● **Requirements**
Print the following lines verbatim, with every character unchanged.

[Entries drawn from a collection]

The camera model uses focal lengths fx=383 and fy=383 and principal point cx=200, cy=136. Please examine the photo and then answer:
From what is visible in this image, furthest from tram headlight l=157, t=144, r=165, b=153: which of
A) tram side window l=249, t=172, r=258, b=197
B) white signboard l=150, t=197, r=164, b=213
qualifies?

● **Solution**
The camera model uses focal lengths fx=383 and fy=383 and principal point cx=200, cy=136. Please examine the photo and then answer:
From what is visible in this image, furthest from tram headlight l=157, t=144, r=165, b=153: which of
A) tram side window l=249, t=172, r=258, b=197
B) white signboard l=150, t=197, r=164, b=213
qualifies?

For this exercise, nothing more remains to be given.